Hi,
I'm getting my extracted datas sometimes shifted because they are not always in the same place on the site i'm working with.
I've found that this is due to the release date of the movie which isn't stored the same way on the site (depending if it's a 1st release or a re-release).
So when it's a re-release, there are 2 dates showing instead of 1, and this shifts all my next values (columns) extracted
The release date selector i defined is a.date
, but when movie has a re-release date, the selector would then apparently be span.date
instead. And i have no idea on how i could deal with this specificity.
I'm also adding screens showing the issue through element preview on my movie_director field which is wrongly populated with release date in the 2nd screen.
Thanks for your help !
Note that i have included 2 urls in my sitemap for seeing the issue more easily.
Url:
http://www.allocine.fr/film/fichefilm_gen_cfilm=215094.html (no re-release date)
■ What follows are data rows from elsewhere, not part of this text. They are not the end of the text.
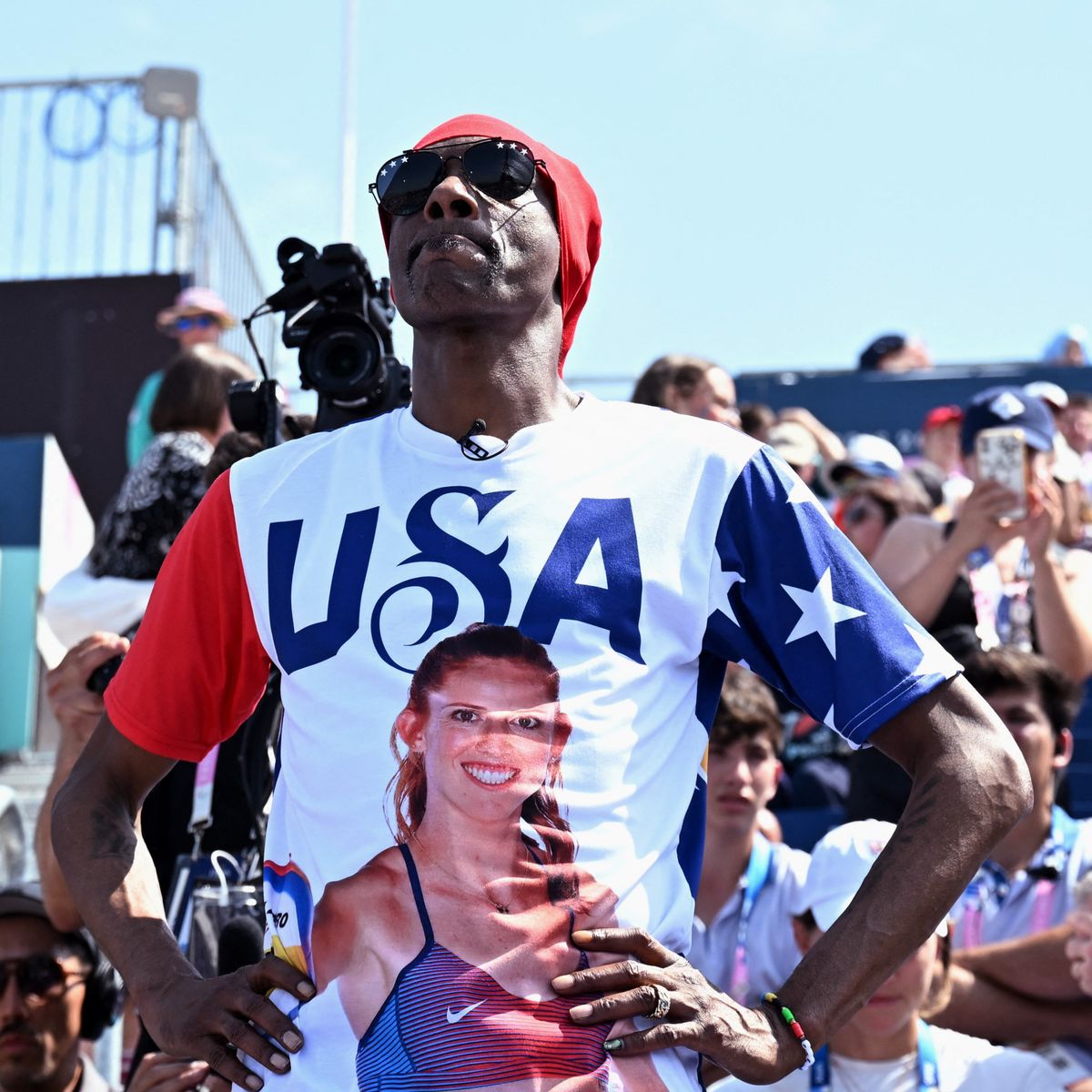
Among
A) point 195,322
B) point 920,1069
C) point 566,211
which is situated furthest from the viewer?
point 195,322

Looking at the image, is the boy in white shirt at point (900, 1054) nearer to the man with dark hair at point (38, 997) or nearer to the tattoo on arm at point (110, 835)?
the man with dark hair at point (38, 997)

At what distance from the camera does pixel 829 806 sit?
5.57 m

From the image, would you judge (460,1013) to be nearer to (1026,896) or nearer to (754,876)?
(754,876)

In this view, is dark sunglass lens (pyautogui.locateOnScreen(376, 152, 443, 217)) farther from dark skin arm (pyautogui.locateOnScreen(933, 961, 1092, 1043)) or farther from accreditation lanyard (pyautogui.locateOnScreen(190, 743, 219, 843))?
dark skin arm (pyautogui.locateOnScreen(933, 961, 1092, 1043))

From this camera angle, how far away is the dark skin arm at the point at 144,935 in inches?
81.8

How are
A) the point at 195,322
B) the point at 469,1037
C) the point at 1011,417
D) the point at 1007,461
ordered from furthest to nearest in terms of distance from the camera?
the point at 195,322 < the point at 1011,417 < the point at 1007,461 < the point at 469,1037

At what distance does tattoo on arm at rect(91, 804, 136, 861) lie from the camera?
2.32 meters

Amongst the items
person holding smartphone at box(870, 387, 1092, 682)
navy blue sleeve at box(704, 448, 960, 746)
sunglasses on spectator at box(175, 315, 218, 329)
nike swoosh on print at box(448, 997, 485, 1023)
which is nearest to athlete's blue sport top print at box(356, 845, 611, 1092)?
nike swoosh on print at box(448, 997, 485, 1023)

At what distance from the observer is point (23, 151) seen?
1016 centimetres

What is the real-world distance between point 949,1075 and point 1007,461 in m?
2.00

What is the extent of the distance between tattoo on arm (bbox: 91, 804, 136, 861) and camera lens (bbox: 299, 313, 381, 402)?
114 cm

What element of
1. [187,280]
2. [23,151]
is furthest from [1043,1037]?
[23,151]

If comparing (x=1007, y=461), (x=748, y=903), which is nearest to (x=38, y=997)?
(x=748, y=903)

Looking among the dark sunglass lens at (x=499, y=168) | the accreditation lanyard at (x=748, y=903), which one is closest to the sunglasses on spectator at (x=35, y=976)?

http://www.allocine.fr/film/fichefilm_gen_cfilm=1956.html (contains re-release date)
Sitemap:
{"_id":"allocine_detail_tmp","startUrl":["http://www.allocine.fr/film/fichefilm_gen_cfilm=1956.html","http://www.allocine.fr/film/fichefilm_gen_cfilm=215094.html"],"selectors":[{"id":"movie_title","type":"SelectorText","parentSelectors":["_root"],"selector":"div.titlebar-title-lg","multiple":false,"regex":"","delay":0},{"id":"movie-date","type":"SelectorText","parentSelectors":["_root"],"selector":"a.date","multiple":false,"regex":"","delay":0},{"id":"movie_duration","type":"SelectorText","parentSelectors":["_root"],"selector":"div.meta-body-item:nth-of-type(1)","multiple":false,"regex":"(?<=\().+n","delay":0},{"id":"movie_director","type":"SelectorText","parentSelectors":["_root"],"selector":"div.meta-body-item:nth-of-type(2)","multiple":false,"regex":"","delay":0},{"id":"movie_genre","type":"SelectorText","parentSelectors":["_root"],"selector":"div.meta-body-item:nth-of-type(4)","multiple":false,"regex":"","delay":0},{"id":"movie_country","type":"SelectorText","parentSelectors":["_root"],"selector":"div.meta-body-item:nth-of-type(5)","multiple":false,"regex":"","delay":0},{"id":"movie_prod_year","type":"SelectorText","parentSelectors":["_root"],"selector":"div.item:nth-of-type(1) span.that","multiple":false,"regex":"","delay":0},{"id":"movie_dist","type":"SelectorText","parentSelectors":["_root"],"selector":"div.item:nth-of-type(1) a","multiple":false,"regex":"","delay":0},{"id":"movie_gross","type":"SelectorText","parentSelectors":["_root"],"selector":".more-hidden a.blue-link","multiple":false,"regex":"","delay":0},{"id":"movie_title_vo","type":"SelectorText","parentSelectors":["_root"],"selector":"h2.that","multiple":false,"regex":"","delay":0},{"id":"movie_cast","type":"SelectorText","parentSelectors":["_root"],"selector":"div.meta-body-item:nth-of-type(3)","multiple":false,"regex":"","delay":0}]}